EXERCISE DIRECTIONS → Output each line of the following data that contains the string "below".

INPUT ROWS →

⟨

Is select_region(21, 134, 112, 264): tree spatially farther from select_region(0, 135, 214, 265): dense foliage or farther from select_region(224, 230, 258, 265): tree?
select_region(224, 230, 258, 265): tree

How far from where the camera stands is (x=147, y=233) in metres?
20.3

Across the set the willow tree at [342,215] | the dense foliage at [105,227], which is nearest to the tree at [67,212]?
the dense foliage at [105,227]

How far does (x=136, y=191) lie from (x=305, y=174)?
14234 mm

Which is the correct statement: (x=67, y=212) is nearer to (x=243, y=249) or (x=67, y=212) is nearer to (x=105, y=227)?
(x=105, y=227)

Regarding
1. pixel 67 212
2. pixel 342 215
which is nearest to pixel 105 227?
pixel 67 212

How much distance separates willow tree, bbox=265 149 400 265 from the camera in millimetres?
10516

⟩
⟨

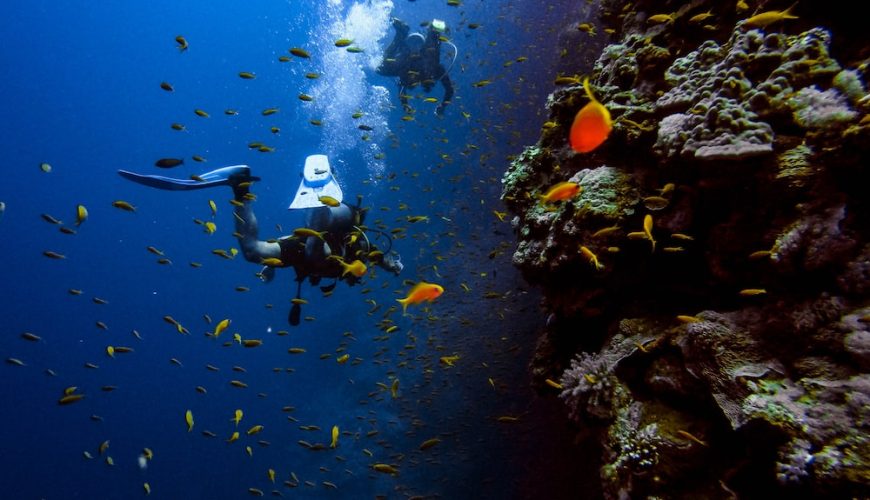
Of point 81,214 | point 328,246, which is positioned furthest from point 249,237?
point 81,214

⟩
⟨

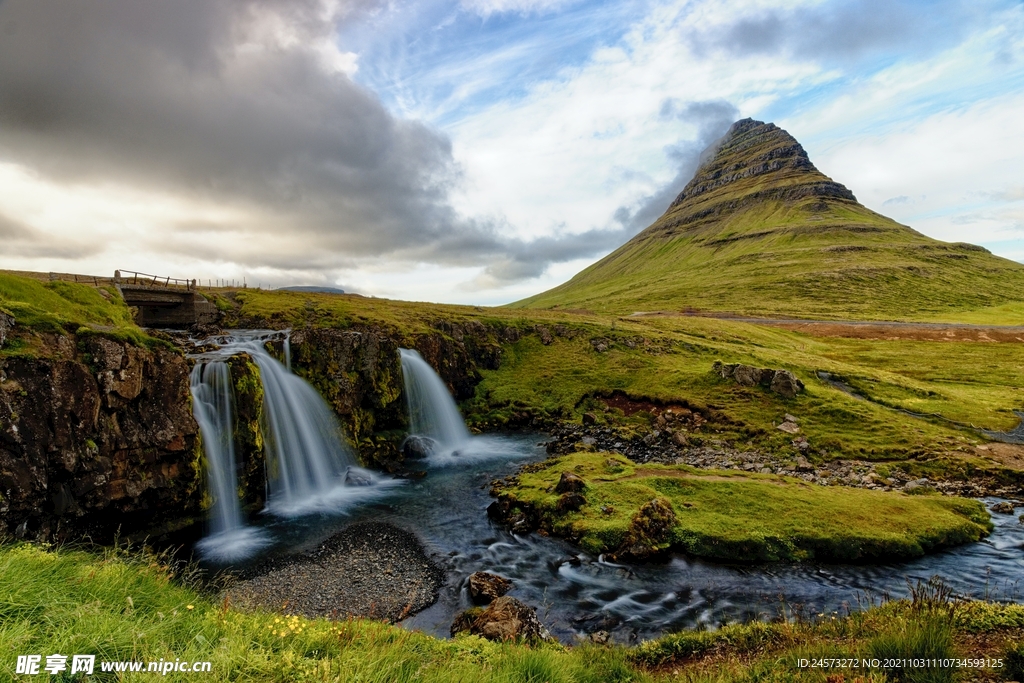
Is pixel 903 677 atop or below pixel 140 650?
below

⟩

TASK ANSWER →
Is pixel 903 677 atop or below pixel 140 650?
below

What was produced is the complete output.